In der gestrigen Kreistagssitzung bestätigte Landrat Martin Wille die geplanten Tariferhöhungen des Verkehrsverbundes Berlin-Brandenburg (VBB) für Schönefeld. Der Aufsichtsrat des VBB hatte in seiner Sitzung am 6. Dezember die Auslagerung des Gemeindegebietes aus dem Tarifgebiet B ins Tarifgebiet C beschlossen. Damit verteuert sich die Fahrt von der Berliner Innenstadt, z.B. zum Flughafen Schönefeld, von bisher 2,10 € pro Einzelfahrschein auf 2,80 € ab dem 1. April 2008.

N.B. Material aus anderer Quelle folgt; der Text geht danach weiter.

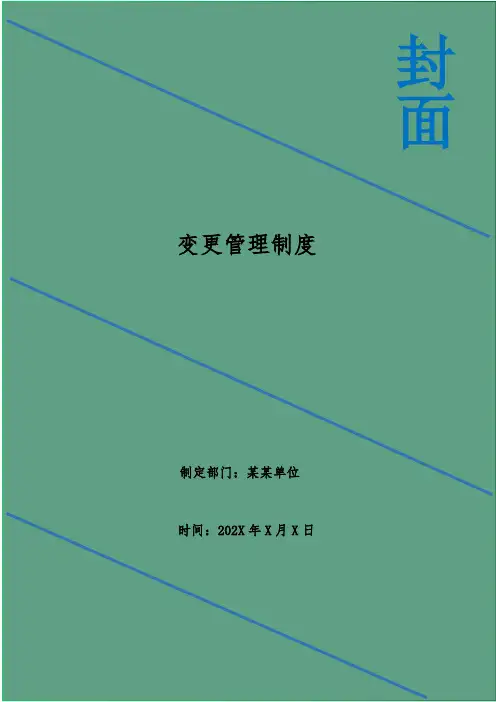 变更管理制度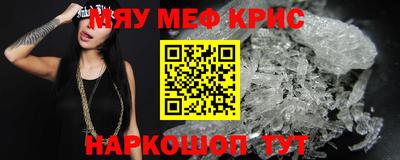 мдпв Волжск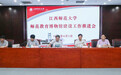 江西师范大学师范教育博物馆建设工作推进会召开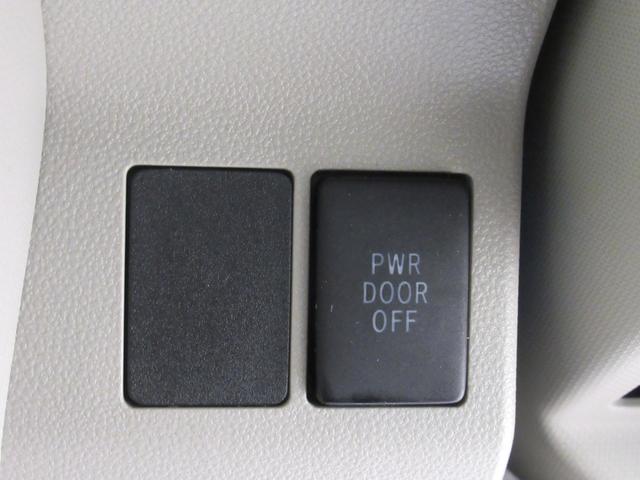 タント G SA 両側パワースライドドア オートライト キーフリー アイドリングストップ USB入力端子 電動格納式ドアミラー 衝突被害軽減システム ティーゼットデオプラス(24枚目)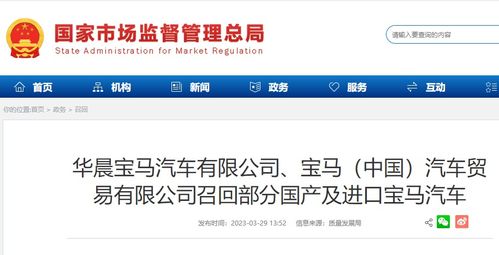 寶馬 召回部分國產(chǎn)及進(jìn)口汽車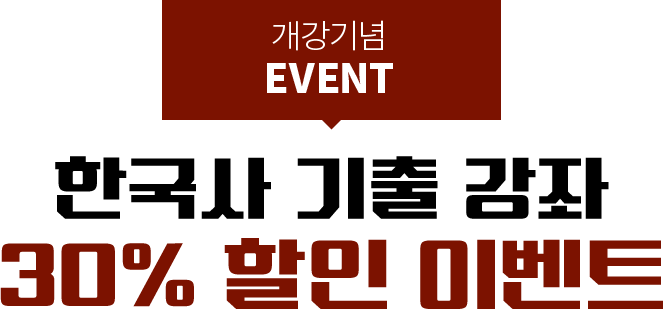  EVENT ѱ   30%  ̺Ʈ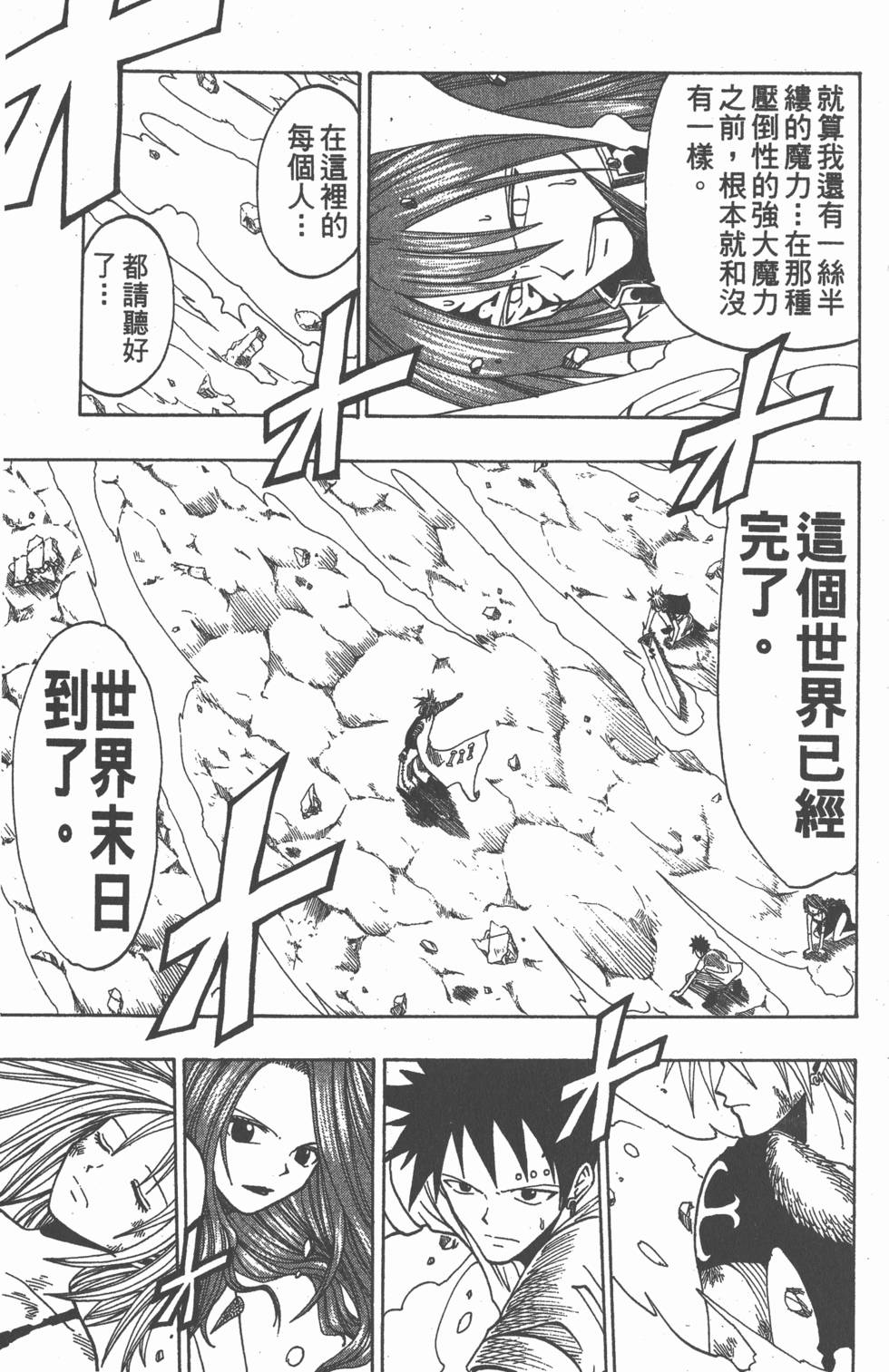 第127页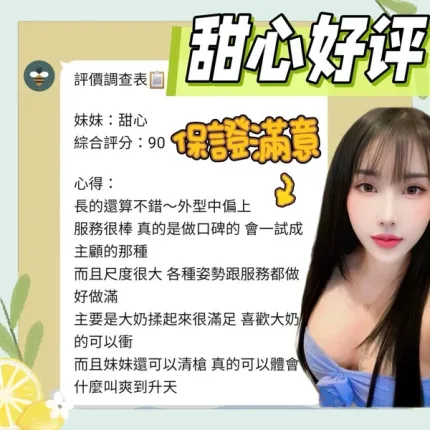 台南約砲-甜心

„Die Tariferhöhung durch die Auslagerung Schönefelds in das VBB-Tarifgebiet C ist ein falsches Signal für den Berlin-Brandenburger Flughafenstandort der Zukunft“, so Andreas Schluricke. „Eine Preiserhöhung um ein Drittel des bisherigen Fahrpreises für die Schönefelder, die zur Arbeit nach Berlin fahren müssen, die Berliner, die am Flughafen arbeiten und die Passagiere, die von Schönefeld aus in alle Welt fliegen, ist eine reine ´Abzocke´ des Verkehrsverbundes.“, so Andreas Schluricke. „Die Entscheidung konterkariert insbesondere die jahrelangen Bemühungen der Flughafen-Gesellschaft, das Image von Schönefeld in der Stadt Berlin zu verbessern. Für viele Berliner, gerade aus dem Westteil, lag Schönefeld im Bewusstsein ja quasi an der Grenze zu Polen“, so Schluricke. „Mühsam ist es mit viel Werbeaufwand und zahlreichen Imagekampagnen gelungen, den Flughafenstandort Schönefeld an Berlin anzubinden. Die Entscheidung des VBB macht ihn nun wieder zu einem Umland-Flughafen. Das halte ich für falsch“, so der Schönefelder SPD-Kreistagsabgeordnete. „Eigentliche sollte jemand jetzt einmal folgende Rechnung aufmachen: welche zusätzlichen Einnahmen erwartet der VBB durch die Tariferhöhung und welche Ausgaben für Werbung und Imagekampagnen in Berlin hatte die Flughafen-Holding in den vergangenen Jahren?
Leider ist die Entscheidung gefallen und wohl nicht mehr rückgängig zu machen. Kommentarlos hinnehmen muss man sie trotzdem nicht“, so Andreas Schluricke.